Text data often requires cleaning to standardize format and remove unwanted characters.

In [None]:
# Create DataFrame with messy strings
messy_strings = pd.DataFrame({
    'Name': ['  Alice  ', 'BOB', 'charlie', '  DAVID'],
    'Email': ['alice@GMAIL.com', 'bob@yahoo.COM', 'charlie@Gmail.Com', 'david@YAHOO.com']
})

print("Messy strings:")
print(messy_strings)

In [None]:
# String cleaning operations
cleaned = messy_strings.copy()

# Remove leading/trailing whitespace
cleaned['Name'] = cleaned['Name'].str.strip()

# Standardize case
cleaned['Name'] = cleaned['Name'].str.title()  # Title Case
cleaned['Email'] = cleaned['Email'].str.lower()  # Lowercase

print("Cleaned strings:")
print(cleaned)

In [None]:
# More string operations
text_data = pd.Series(['Hello World', 'Python-Programming', 'Data_Science'])

print("Original:", text_data.tolist())
print("Replace space with underscore:", text_data.str.replace(' ', '_').tolist())
print("Replace dash and underscore:", text_data.str.replace('[-_]', ' ', regex=True).tolist())
print("Extract first word:", text_data.str.split().str[0].tolist())

---
## 6. Data Transformation

Data transformation involves reshaping, sorting, grouping, and aggregating data to extract insights and prepare it for analysis.

### Sorting Data

Sorting helps organize data for better visualization and analysis.

In [None]:
# Create sample data for transformation
transform_data = {
    'Product': ['Laptop', 'Phone', 'Tablet', 'Watch', 'Laptop', 'Phone'],
    'Region': ['North', 'South', 'East', 'West', 'South', 'North'],
    'Sales': [1000, 1500, 800, 600, 1200, 1300],
    'Quantity': [5, 10, 8, 12, 6, 9]
}

df_transform = pd.DataFrame(transform_data)
print("Original DataFrame:")
print(df_transform)

In [None]:
# Sort by single column
print("Sorted by Sales (ascending):")

__Provided material__:
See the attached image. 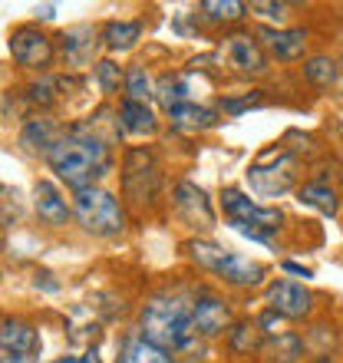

__Exercise tasks__:
1. In the pandas tutorial, turn the paragraph that begins "Data transformation involves" into a short bulleted list that keeps its main facts.
2. Output the part of the pandas tutorial from "# Remove leading/trailing" up to and including "print(cleaned)", word for word.

__Outputs for the tasks__:
1.
- Data transformation covers reshaping, sorting, grouping, and aggregating data.
- It serves to extract insights and to prepare data for analysis.

2.
# Remove leading/trailing whitespace
cleaned['Name'] = cleaned['Name'].str.strip()

# Standardize case
cleaned['Name'] = cleaned['Name'].str.title()  # Title Case
cleaned['Email'] = cleaned['Email'].str.lower()  # Lowercase

print("Cleaned strings:")
print(cleaned)